What is a Search Engine?

If you use the Internet, you probably have had experience with search engines. Simply put, a search engine is a tool that helps you find what you are looking for faster than if you examined every candidate in a collection in turn, something that could take quite a long time!

Search engines are used to find many kinds of things: images, sounds, email addresses, and telephone numbers, to name a few. But the most widely used application of search engines is to find text--specifically, documents--that contain information you are interested in. Every HTML page on the Internet is a document, and most of them contain text that someone thinks is worth reading. It is only a matter of wading through the morass to find what you are really looking for. Enter the search engine.

The simplest form of a search engine is a tool or web site that organizes documents into categories. First you find the category you want, and then you browse everything in that category to find anything relevant. The popular term for this kind of tool on the Internet is a portal. A widely-known example is Yahoo!, located at http://www.yahoo.com.
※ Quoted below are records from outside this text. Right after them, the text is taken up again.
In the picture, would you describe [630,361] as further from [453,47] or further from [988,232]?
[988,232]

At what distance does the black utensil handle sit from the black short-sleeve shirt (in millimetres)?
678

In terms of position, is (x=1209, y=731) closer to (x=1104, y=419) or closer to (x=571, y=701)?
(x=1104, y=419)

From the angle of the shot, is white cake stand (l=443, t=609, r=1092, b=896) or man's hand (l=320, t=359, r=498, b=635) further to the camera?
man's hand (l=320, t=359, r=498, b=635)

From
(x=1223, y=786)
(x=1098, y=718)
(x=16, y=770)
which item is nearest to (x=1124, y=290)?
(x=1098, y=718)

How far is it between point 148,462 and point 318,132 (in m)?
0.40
A slightly more complicated form of search engine is a tool that asks you what you want to find, and then goes and searches every document it knows of on your behalf to try to find something relevant. Some would call such a tool an agent. Simplicity in this case comes at a high cost. Such a tool must necessarily retrieve every document every time you conduct a search. Even if the documents are located on a fast hard disk, this method can take a long time. If you must download the documents from a network first, this method quickly becomes untenable.

A revision of the previous approach is to have the search engine analyze every document before a search, and record information in a database that will help it find relevant documents later on without needing to download every document to check matches. This kind of search engine can be very fast.

The only drawback, in some cases, is that the database can be quite large, often similar in size to the sum of all the documents it references. Usually, larger databases equate with more sophisticated searching methods, which are able to find what you are looking for quicker and more accurately because the search engine has better knowledge about all the documents. Many commercial search engines store databases--otherwise known as indexes--whose sizes are greater than 30% of the original documents' sizes. A few search engines, like the one in SiteSurfer, can pack powerful searching functionality into databases less than 5 to 10% of the original sizes, depending on how the indexed documents are written.